Figure  8 shows the average throughput of SSD Mobilenet, SSD inception, and VGG16 FasterRCNN models. In the figure MaxN-powermode represents the performance mode of the Jetson TX2. For comparison, the measurement is done also in full clock mode, where DFVS is disabled and all cores run all the time at maximal speed. This represents the theoretical maximum attainable with the system. The average throughputs in MaxN-powermode are 2.7fps for SSD Mobilenet v1, 1.1fps for SSD Inception v2, and 3.2fps for FasterRCNN, while in full clock mode the respective numbers are 4.3fps, 3,3fps and 3.2fps.

Figure 8. Jetson TX2 average inference throughput with TensorFlow SSD inception v2, TensorFlow SSD Mobilenet v1, and TensorRT VGG16 FasterRCNN using batch size of one image. The related core utilizations and clock speeds for the MaxN-powermode are presented in Figure  9.
Figure 9. Jetson TX2 average core utilizations and clock speeds when running inference using the MaxN-powermode with TensorFlow SSD inception v2, TensorFlow SSD Mobilenet v1, and TensorRT VGG16 FasterRCNN using batch size of one image. The related inference throughputs are presented in Figure  8.

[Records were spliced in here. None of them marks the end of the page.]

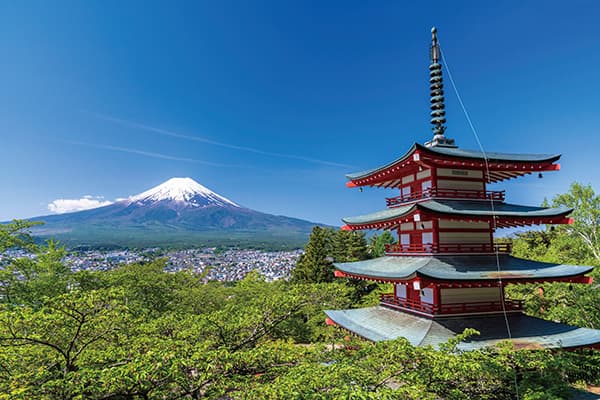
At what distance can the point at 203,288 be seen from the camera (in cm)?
2284

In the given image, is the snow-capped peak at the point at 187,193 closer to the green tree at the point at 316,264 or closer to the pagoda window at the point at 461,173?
the green tree at the point at 316,264

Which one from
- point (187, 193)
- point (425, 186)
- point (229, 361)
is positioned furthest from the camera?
point (187, 193)

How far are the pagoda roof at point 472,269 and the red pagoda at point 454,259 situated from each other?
0.03 metres

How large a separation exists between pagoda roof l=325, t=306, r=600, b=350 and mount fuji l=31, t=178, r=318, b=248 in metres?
102

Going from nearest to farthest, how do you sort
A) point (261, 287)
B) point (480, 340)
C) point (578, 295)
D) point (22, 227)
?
point (480, 340) → point (578, 295) → point (22, 227) → point (261, 287)

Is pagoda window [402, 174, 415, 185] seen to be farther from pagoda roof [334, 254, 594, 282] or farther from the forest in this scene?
the forest

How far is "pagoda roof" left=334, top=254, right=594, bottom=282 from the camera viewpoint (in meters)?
9.18

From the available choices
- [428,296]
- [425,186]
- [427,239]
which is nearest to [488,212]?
[427,239]

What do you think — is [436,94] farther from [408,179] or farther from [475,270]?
[475,270]

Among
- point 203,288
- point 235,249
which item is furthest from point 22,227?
point 235,249

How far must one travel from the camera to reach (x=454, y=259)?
34.3 ft

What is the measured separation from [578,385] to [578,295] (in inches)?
200

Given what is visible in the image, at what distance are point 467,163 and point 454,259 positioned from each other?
3330mm

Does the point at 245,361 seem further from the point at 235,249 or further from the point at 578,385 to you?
the point at 235,249
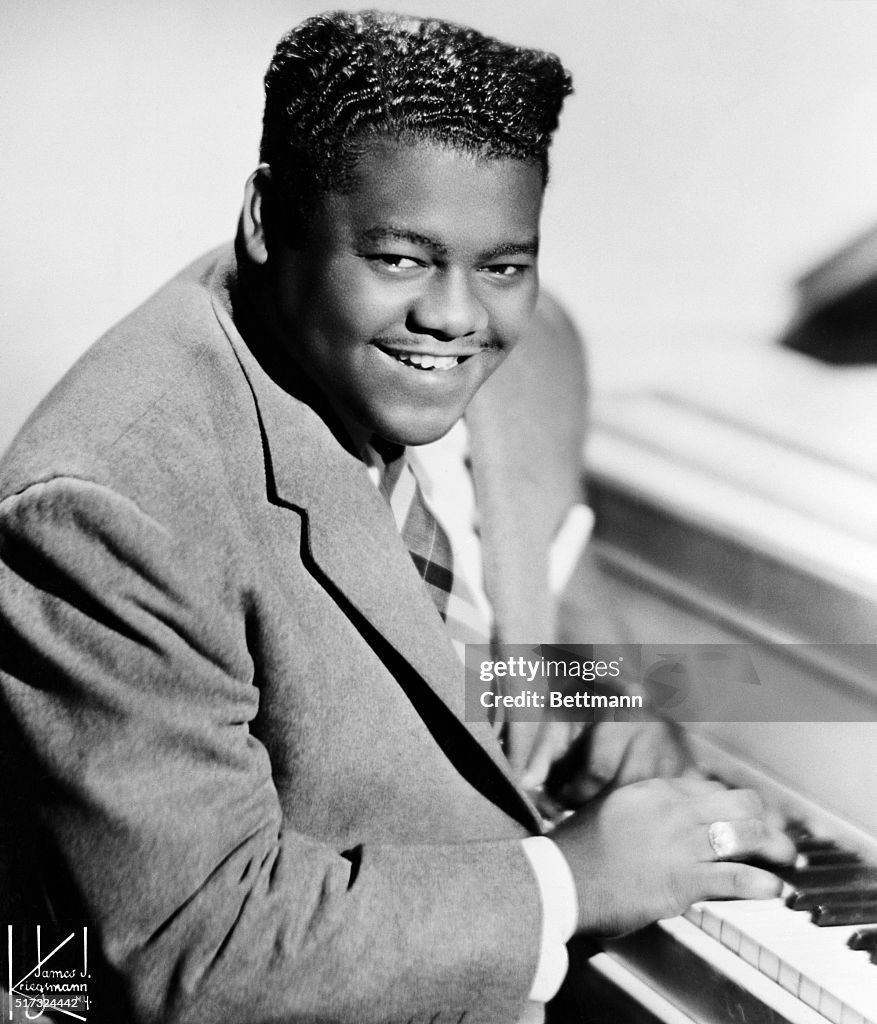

Figure  9 show the measured average core utilizations and clock speeds in the MaxN-powermode from the throughput measurements in Figure  8. During continuous inference with the FasterRCNN detector the GPU executes on an average utilization of 95% with an average clock speed of 1300MHz. The Denver cores are not active and the A57 cores are in practice idle. During inference with the SSD detectors the GPU utilization is 30% on average. The CPU cores are all active with utilization ranging from 6% to 52%. These results reveal that the SSD detectors on TensorFlow runtime are unable to fully utilize the GPU for accelerated inference, whereas the FasterRCNN detector on TensorRT runtime is utilizing the GPU for practically all of the inference operations.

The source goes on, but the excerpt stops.